Smoke y sus perros de la carretera contemplaban la escena desde el otro lado del cristal ahumado de su todoterreno Toyota de color negro, que había sido robado en Nueva York y, después de algunas transacciones, había terminado en sus manos, con placas nuevas de matrícula y el número de identificación del vehículo borrado. Los piratas estaban circulando por el centro comercial de Bellgrade, donde se encontraba el asador Ruth Chris, tras unos viejos árboles, cuando el inmenso helicóptero detenido frente al restaurante llamó su atención.
Ninguno de los piratas de las autopistas había visto jamás una cosa así, y cuando el piloto pisó a fondo el acelerador Smoke y su cuadrilla contemplaron boquiabiertos la velocidad de las palas y el destello de las luces de aterrizaje mientras los árboles eran sacudidos por una ráfaga huracanada.
—Joder! —exclamó Smoke, sorprendido. Era raro que demostrase emociones que no fueran la ira y el odio—. ¿Habéis visto eso?
Pasmados, Cuda, Possum y Cat permanecieron sentados en silencio. El ruido de la hélice retumbaba en sus oídos y les excitaba de forma lasciva la sangre.
—Me pregunto si será muy difícil pilotar uno de esos cacharros —dijo Smoke—. ¿Imagináis lo que podríamos hacer con un trasto de ésos? ¡A tomar por culo los camiones! Nunca nos cogerían y podríamos entregar nosotros mismos la mercancía en Canadá; necesitaríamos la mitad de tiempo y podríamos prescindir del intermediario.
El helicóptero se elevó e inundó de luz cegadora la hierba que se agitaba arremolinada. Al otro lado de una gran ventana lateral, Smoke distinguió a una de las hijas del gobernador que abría una bolsa de comida basura, patatas fritas probablemente. Luego se fijó en algo más. Andy Brazil volvía corriendo a su coche sin distintivos. Ver de nuevo a aquel hijo de puta encendió a Smoke. En la época en que Andy era policía municipal, Hammer y él lo habían arrestado y encarcelado. Mientras estaba en la celda, Smoke no había pasado un solo día sin acariciar fantasías sádicas sobre lo que les iba a hacer a aquel par de policías.

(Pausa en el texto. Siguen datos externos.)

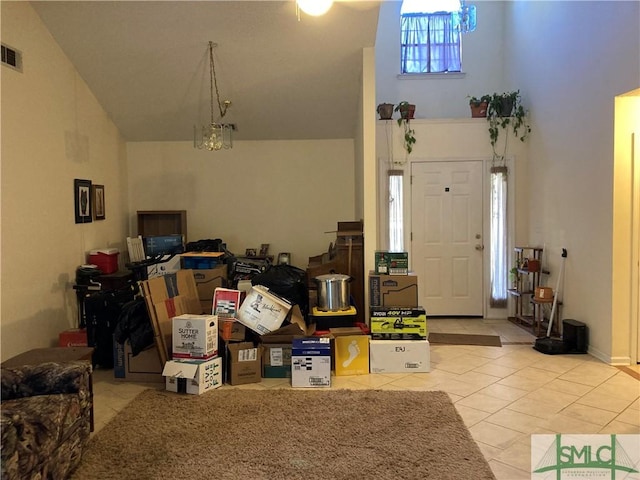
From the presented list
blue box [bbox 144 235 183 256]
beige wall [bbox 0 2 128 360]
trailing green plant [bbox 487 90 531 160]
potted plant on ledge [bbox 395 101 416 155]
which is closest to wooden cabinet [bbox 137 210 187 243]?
blue box [bbox 144 235 183 256]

—Bueno, bueno, bueno —dijo Smoke cuando el helicóptero se elevó sobre los árboles y retumbó en el cielo, mirad quién está ahí. Tal vez debería volarle ahora mismo la tapa de los sesos, joder.

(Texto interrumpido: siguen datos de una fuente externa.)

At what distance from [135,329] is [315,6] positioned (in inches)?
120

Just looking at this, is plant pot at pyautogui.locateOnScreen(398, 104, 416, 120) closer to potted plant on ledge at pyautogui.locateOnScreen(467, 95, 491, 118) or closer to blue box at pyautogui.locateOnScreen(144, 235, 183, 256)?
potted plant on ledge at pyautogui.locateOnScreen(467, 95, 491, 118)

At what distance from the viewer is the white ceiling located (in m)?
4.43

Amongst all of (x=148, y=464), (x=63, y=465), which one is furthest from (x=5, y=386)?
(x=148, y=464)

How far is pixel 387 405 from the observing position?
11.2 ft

—¿Qué sesos? —Cat apartó los ojos de la brillante luz que rasgaba la noche y siguió la mirada vengativa de Smoke, que estaba clavada en un agente rubio que montaba en un coche sin marcas.
—Por qué quieres volarle los sesos ahora mismo? —protestó Possum mientras Smoke ponía en marcha el todoterreno. No irás a hacer algo así con toda esa policía por aquí, ¿verdad? ¿Estás loco o qué? Si quieres hacerlo, yo me bajo del coche.

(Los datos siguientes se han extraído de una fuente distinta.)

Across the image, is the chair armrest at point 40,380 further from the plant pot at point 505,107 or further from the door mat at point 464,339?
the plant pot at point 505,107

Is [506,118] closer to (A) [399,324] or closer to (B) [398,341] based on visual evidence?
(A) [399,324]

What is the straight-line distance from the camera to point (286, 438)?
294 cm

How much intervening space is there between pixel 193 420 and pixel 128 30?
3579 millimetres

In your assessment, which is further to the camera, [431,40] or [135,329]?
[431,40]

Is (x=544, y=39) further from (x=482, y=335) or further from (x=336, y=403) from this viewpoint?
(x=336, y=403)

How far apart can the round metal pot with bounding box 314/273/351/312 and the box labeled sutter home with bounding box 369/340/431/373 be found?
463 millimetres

Possum iba sentado delante y cuando agarró la manija de la puerta Smoke le pegó en la cara con el revés de la mano. Cuda y Cat se encogieron en sus asientos, en silencio. Despreciaban a Smoke, pero no tenían donde ir y en aquellos momentos andaban metidos en tantos problemas que lo más conveniente era conservar aquel empleo. Tanto Cuda como Cat habían debutado en bandas callejeras de esas que ahora estaban tan desprestigiadas. Ser un pirata era como ser de la mafia, se dijo Cat para tranquilizarse, y permaneció quieto, sin parpadear, en el asiento del todoterreno. Nadie se metía con Smoke y sus perros de la carretera; ellos perseguían premios más importantes que asaltar a la gente, robar en cajeros automáticos y disparar desde el coche sólo por diversión. Hacía pocos días, Smoke los había llevado a una galería comercial y les había comprado zapatillas Nike y toda la pizza y las patatas fritas que pudieran comer.
0 sea que no era tan malo, intentaba consolarse Possum, aunque estaba harto de que Smoke le pegara y de temer que se ensañase o matara seres indefensos como la pobre Popeye. Cuando Possum era pequeño, su padre también le pegaba y hacía cosas horribles en la mesa, como clavar el cuchillo en la madera de la mesa y arrojar la comida al otro lado de la habitación. A su padre le gustaba cazar conejos y mandaba a los perros a por ellos para contemplar cómo despedazaban a aquellas pequeñas criaturas que gritaban. Possum empezó a faltar a clase y se quedaba a oscuras en el sótano, viendo televisión. Con el paso de los años, dejó de crecer y sólo salía del sótano muy tarde por la noche para saquear la nevera y el mueble bar cuando sus padres habían terminado de pelear y se habían acostado.